The base would be part of the British Commonwealth Air Training Plan and thousands of pilots from the Commonwealth would go through Carberry to train. The first contingent of the RAF would arrive on a cold day in December of 1940, followed soon after by the wives and children of the ground staff and instructors at the camp. Like during the First World War, residents would remember the training and soldiers for many years. As related in their local history book, “The first planes were Harvards and were very noisy. They were followed by Ansons. Pilots from all over the British Empire got their wings here and were soon sent overseas into combat.”
Following the war, the base was disbanded and today is the site of the McCain Foods processing facility.
Richard Burton, one of the greatest actors of the 1950s and 1960s, who was nominated for seven Academy Awards, was posted in Carberry as a Royal Air Force instructor during the Second World War.
In 1942, the Carberry Pentecostal Church was built as a modest-sized brick veneer structure. Standing on Main Street, it serves as an example of the congregation’s commitment to establishing a permanent place of worship and community resource in the community. Part of the historic downtown core of Carberry, it was made a Municipal Heritage Site in 2007.
In 1964, a beautiful provincial park was created named Spruce Woods Provincial Park. This park, located in the Carberry Sandhills, occupies one of the few places in Canada where you can find sand dunes. It is not a true desert but the remnant of a sandy delta of the Assiniboine River from the era of Lake Agassiz. Within the sand dunes there are many very unique flora and fauna to the area including cacti and hognose snakes. Measuring at 269 square kilometres, it has also been designated as a Dark-Sky Preserve by the Royal Astronomical Society of Canada. Within the park, there are several historical plaques that honour the Assiniboine, the role of entomologist Norman Criddle in the study of the natural history of the area and of Manitoba and Pine Fort’s role in the growth of the area centuries ago.

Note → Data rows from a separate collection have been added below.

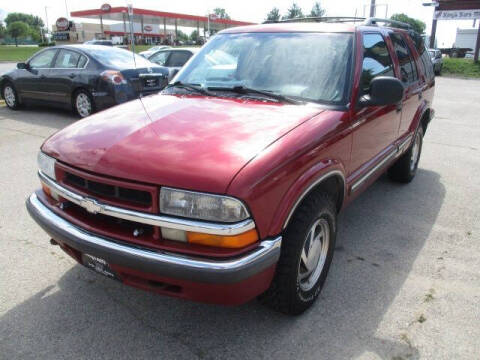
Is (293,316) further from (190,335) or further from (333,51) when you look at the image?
(333,51)

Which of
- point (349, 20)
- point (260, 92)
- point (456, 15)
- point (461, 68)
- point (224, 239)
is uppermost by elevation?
point (456, 15)

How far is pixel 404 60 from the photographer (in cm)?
443

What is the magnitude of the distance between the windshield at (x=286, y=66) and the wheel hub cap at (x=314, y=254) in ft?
3.02

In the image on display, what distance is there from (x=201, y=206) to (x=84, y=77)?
7157 millimetres

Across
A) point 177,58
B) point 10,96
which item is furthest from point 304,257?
point 177,58

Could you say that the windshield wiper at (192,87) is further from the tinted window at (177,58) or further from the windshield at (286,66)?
the tinted window at (177,58)

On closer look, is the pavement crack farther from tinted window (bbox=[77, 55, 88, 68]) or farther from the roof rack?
tinted window (bbox=[77, 55, 88, 68])

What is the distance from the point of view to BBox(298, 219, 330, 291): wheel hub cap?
2673mm

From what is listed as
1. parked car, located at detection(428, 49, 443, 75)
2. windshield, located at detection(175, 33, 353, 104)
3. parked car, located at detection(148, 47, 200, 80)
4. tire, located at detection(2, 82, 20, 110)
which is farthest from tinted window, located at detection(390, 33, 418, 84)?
parked car, located at detection(428, 49, 443, 75)

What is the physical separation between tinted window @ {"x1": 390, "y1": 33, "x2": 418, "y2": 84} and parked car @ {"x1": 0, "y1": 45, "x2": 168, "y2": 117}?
4523 millimetres

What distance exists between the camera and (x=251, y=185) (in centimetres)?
204

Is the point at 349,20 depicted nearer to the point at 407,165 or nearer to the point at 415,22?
the point at 407,165

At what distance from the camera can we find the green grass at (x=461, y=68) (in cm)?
2706

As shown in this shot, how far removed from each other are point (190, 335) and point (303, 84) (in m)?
1.90
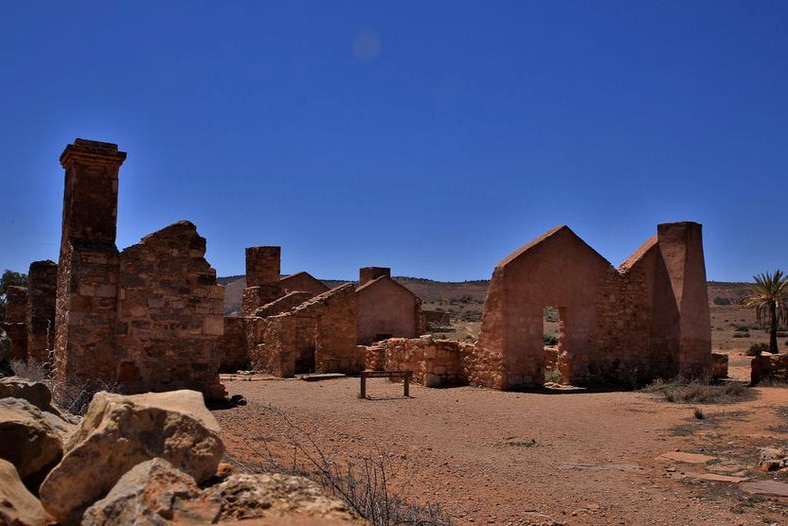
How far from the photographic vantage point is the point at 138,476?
312cm

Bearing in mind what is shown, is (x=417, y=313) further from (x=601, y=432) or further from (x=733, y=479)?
(x=733, y=479)

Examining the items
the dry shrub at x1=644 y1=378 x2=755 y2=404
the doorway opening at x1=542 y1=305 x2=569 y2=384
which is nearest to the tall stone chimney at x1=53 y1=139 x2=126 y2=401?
the doorway opening at x1=542 y1=305 x2=569 y2=384

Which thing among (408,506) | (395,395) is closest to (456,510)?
(408,506)

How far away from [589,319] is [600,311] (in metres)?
0.39

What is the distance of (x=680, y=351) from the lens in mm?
16656

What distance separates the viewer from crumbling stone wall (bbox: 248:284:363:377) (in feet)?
64.9

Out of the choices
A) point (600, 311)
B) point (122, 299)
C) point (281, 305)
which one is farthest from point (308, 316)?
point (122, 299)

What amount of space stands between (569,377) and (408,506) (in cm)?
1250

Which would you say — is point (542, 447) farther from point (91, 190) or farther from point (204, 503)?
point (91, 190)

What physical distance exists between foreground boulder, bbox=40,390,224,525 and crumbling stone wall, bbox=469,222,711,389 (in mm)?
12448

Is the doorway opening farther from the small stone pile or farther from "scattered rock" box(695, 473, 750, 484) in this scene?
the small stone pile

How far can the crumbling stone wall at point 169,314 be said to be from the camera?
1044 centimetres

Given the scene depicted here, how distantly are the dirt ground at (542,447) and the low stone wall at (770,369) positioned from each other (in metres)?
1.68

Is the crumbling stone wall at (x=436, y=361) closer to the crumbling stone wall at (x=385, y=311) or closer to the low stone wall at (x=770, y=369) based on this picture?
the low stone wall at (x=770, y=369)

In 1970 the Royal Family, stopped in Carberry in a very unique way. Queen Elizabeth, Prince Philip, Prince Charles and Princess Anne stopped for a rest period near the Bailey Farm.

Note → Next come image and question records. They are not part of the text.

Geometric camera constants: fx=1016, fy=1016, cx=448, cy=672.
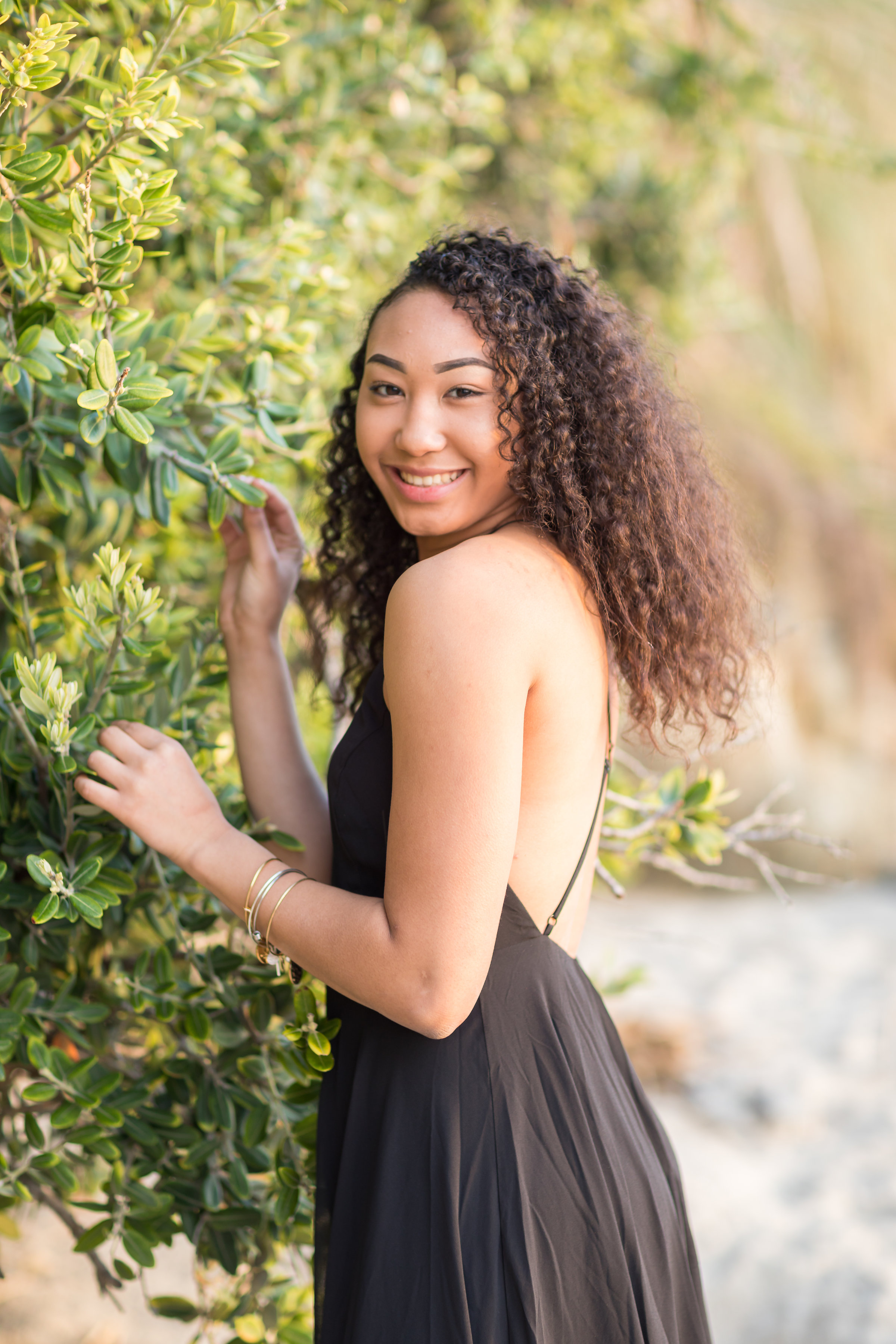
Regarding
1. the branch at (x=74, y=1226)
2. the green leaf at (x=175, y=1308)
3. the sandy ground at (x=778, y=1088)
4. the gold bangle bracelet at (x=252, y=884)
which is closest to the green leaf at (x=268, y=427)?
the gold bangle bracelet at (x=252, y=884)

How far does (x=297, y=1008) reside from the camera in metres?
1.35

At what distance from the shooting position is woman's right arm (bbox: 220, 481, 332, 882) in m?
1.59

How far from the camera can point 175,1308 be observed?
172cm

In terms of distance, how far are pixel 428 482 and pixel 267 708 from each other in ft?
1.54

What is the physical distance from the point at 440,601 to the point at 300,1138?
0.91 metres

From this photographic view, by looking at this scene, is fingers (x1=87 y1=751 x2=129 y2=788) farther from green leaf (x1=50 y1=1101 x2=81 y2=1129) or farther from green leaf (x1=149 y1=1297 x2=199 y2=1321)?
green leaf (x1=149 y1=1297 x2=199 y2=1321)

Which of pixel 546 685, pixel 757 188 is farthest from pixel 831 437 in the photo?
pixel 546 685

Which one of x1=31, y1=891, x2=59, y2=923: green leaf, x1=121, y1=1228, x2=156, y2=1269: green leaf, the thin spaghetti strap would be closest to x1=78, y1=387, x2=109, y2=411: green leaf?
x1=31, y1=891, x2=59, y2=923: green leaf

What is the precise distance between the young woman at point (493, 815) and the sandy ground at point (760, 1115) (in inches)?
28.6

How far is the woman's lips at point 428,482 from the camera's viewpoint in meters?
1.35

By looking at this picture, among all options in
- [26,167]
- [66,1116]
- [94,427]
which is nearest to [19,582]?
[94,427]

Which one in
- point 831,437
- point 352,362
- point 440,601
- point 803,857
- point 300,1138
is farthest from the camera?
point 831,437

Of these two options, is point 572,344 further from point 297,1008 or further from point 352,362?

According to the local history book quote:
“The Royal Family spent the morning riding the RCMP horses from the Musical Ride, which were there for the occasion. Later, a cup of coffee was shared with the Bailey family at their home.”
While the stop at the Bailey Farm may have seemed rather impromptu, it was planned in June of 1970, with the visit happening on July 13.
Roy Bailey rode a horse from the RCMP Musical Ride at the head of the group that went to the station to meet Queen Elizabeth, Prince Charles and Princess Anne. Queen Elizabeth joined Roy for a ride around the farm, along with an officer of the RCMP. Roughly 40 minutes was spent relaxing and talking with the Royal Family, while enjoying fruit juice, coffee and coffee cake. Before leaving, the Queen was presented with a plaque from the Baileys and brooch in the form of a crocus, the floral emblem of Manitoba, which was presented by Kim Bailey, the granddaughter of Roy and Nora. The Queen then presented the family with an autographed picture and Prince Phillip suggested pictures of the family together.
If you would like to learn more about the history of Carberry, then you should visit the Carberry Museum and Gingerbread House. Within the museum, there are paintings, items owned by former residents like Tommy Douglas and Wop May. Several exhibits highlight the sports memorabilia of the various eras, and several decade-specific collections to show how Carberry has changed over the years. The museum itself is located in the former sash and door factory that was operated by local man James White. He would sell the building in 1939 and in 1979, it became the museum. Next door to the museum you will also find the full-restored Gingerbread House. This unique building with fanciful architecture is one of only three in all of Canada of its style.